Pour mieux faire passer leur argumentation, de nature assez spécieuse, et pour suggérer une
identité, à tout le moins une similitude avec la requête de juin 1999, déjà retirée du reste, et la
nouvelle requête, à vrai dire une autre requête, ils ont choisi délibérément de la dénommer «Affaire
des Activités armées sur le territoire du Congo» (nouvelle requête : 2002) (République
démocratique du Congo c. Rwanda)».
Monsieur le président, nous ne suivrons pas le Rwanda dans ses tendances habituelles à la
déformation, à la désinformation, à la manipulation, à l’instrumentalisation et à la culpabilisation à
outrance. Au plus, tout ce qui résiste aujourd’hui au pouvoir en place à Kigali est qualifié de
génocidaire, même ceux qui ont conquis et dirigé le pouvoir aux côtés du président Polka Game ou
qui ont eu à occuper les plus hautes fonctions dans ce pays. (L’ancien président est aujourd’hui
malmené tout simplement parce qu’il a voulu exercer sa liberté politique en créant un parti.) La
requête introductive d’instance et la demande en indication des mesures conservatoires déposées
par la République démocratique du Congo le 28 mai 2002 concerne explicitement les violations
massives, flagrantes, graves et systématiques du Rwanda, à travers ses troupes, ses agents et ses
alliés du RCD-Goma, des droits de l’homme et du droit international humanitaire sur le territoire de
la République démocratique du Congo.

## Matériel fourni
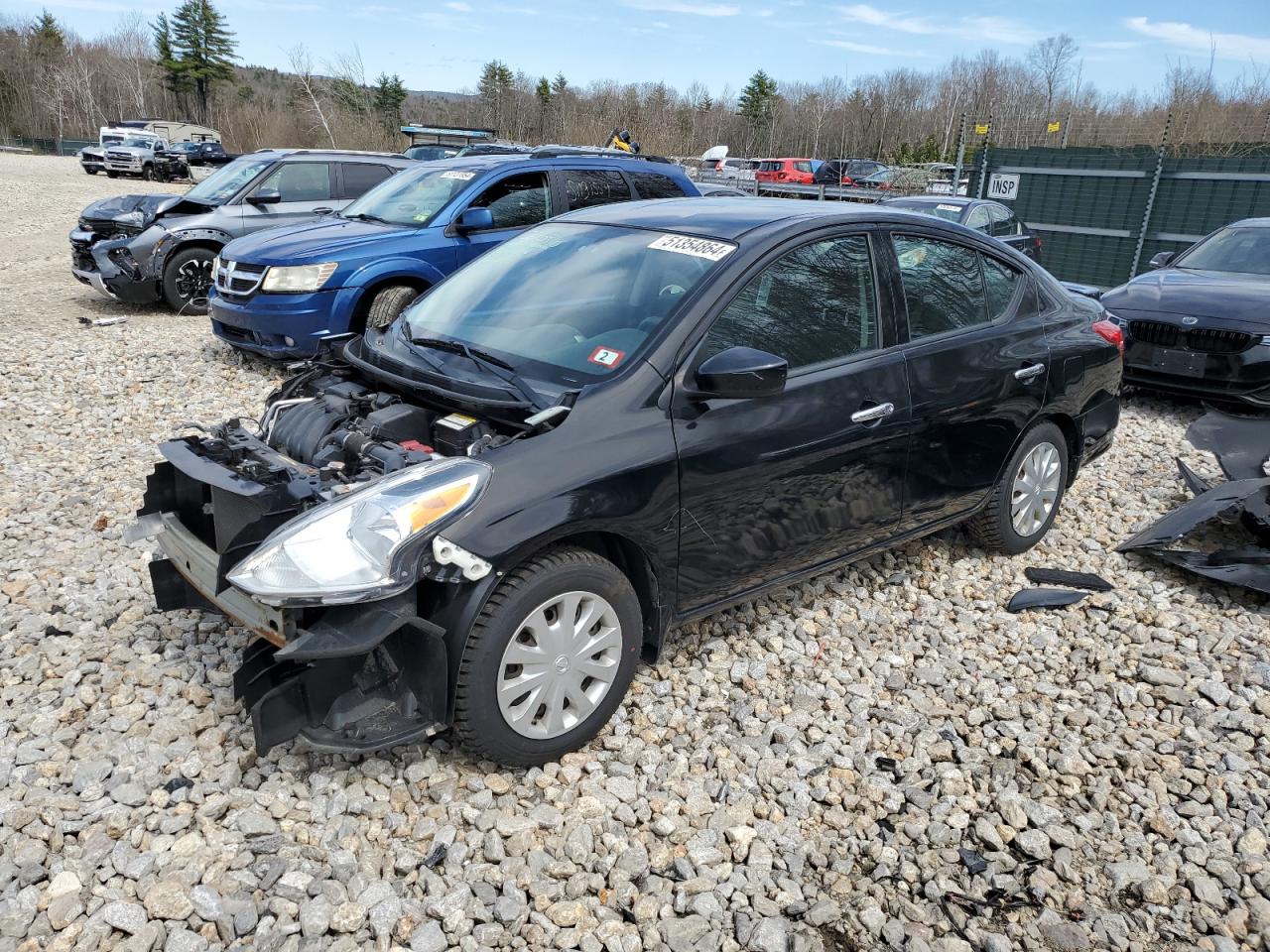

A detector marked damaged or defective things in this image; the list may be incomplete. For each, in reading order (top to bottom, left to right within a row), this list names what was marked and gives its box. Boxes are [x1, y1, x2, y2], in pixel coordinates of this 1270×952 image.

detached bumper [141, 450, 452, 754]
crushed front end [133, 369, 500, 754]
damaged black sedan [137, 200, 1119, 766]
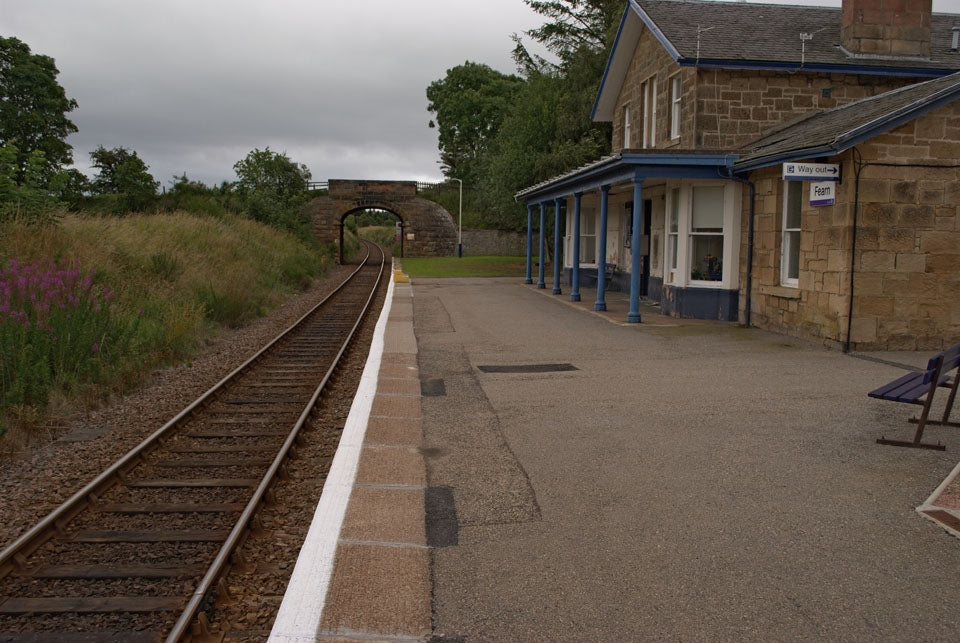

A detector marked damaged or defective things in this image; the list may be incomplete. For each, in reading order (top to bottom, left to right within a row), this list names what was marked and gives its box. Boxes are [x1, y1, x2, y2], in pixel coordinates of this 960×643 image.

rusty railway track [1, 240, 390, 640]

--

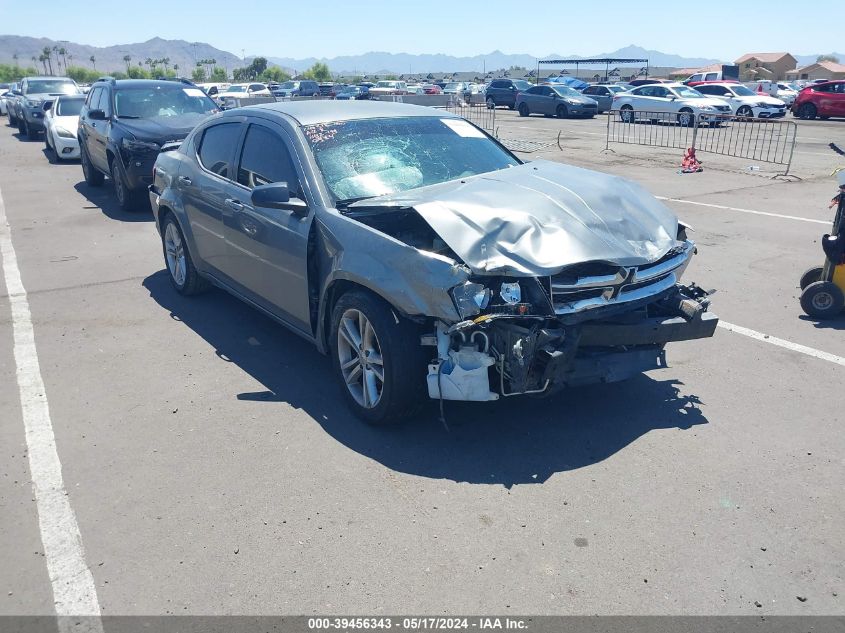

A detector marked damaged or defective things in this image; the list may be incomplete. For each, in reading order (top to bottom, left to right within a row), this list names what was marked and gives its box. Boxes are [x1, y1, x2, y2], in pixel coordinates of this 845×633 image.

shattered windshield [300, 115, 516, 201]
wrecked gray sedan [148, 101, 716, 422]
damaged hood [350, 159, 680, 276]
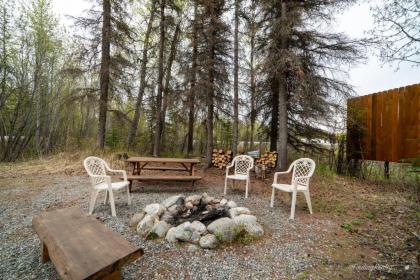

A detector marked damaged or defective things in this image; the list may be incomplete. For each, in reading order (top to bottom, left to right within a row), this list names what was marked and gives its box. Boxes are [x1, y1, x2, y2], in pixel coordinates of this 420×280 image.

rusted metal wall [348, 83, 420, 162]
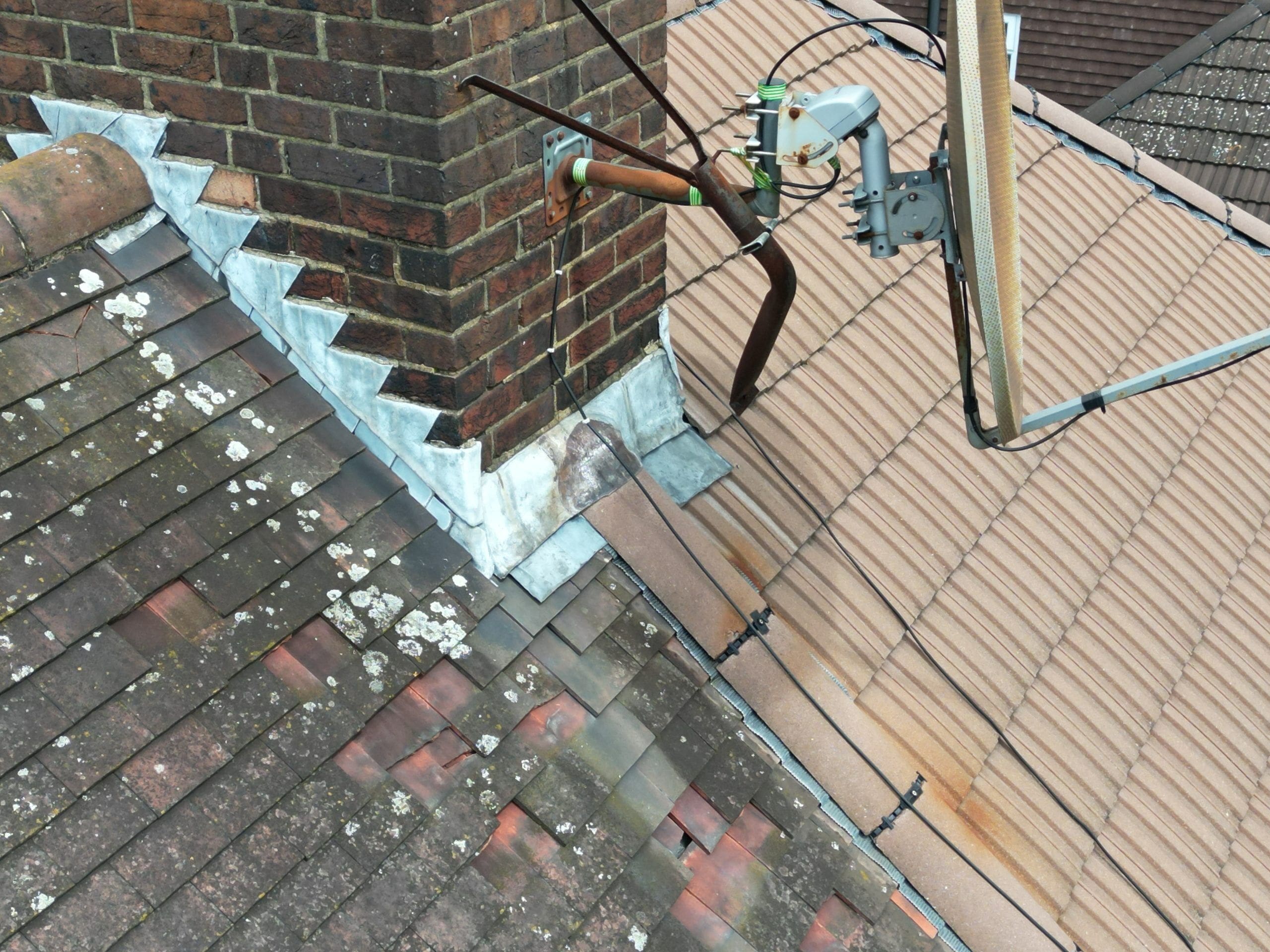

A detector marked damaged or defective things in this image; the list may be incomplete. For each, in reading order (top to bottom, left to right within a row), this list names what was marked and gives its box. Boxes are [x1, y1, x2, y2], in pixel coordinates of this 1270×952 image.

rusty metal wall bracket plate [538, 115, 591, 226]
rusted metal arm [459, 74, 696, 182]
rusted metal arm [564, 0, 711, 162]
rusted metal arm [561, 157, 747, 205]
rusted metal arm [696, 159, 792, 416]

## Consignes
**a)** Relevez dans l'extrait toutes les tendances habituelles que le texte attribue au Rwanda.
**b)** Reprenez le fil de l'extrait sur la requête de la République démocratique du Congo contre le Rwanda et poursuivez-le après sa dernière phrase.

## Résultats de l'exercice
**a)**
- la déformation
- la désinformation
- la manipulation
- l'instrumentalisation
- la culpabilisation à outrance

**b)**
Bien sûr, de telles violations découlent logiquement des activités armées du Rwanda sur le
territoire congolais, mais la requête est basée sur les violations systématiques, graves et flagrantes
des droits de l’homme par le Rwanda sur le territoire congolais. De telles violations auraient-elles
été possible si le Rwanda avait respecté les principes fondamentaux du droit international qu’est le
respect de la souveraineté et de l’intégrité territoriale de la République démocratique du Congo ?
C’est ce qui justifie la demande en indication du retrait total et immédiat des troupes rwandaises de
notre territoire.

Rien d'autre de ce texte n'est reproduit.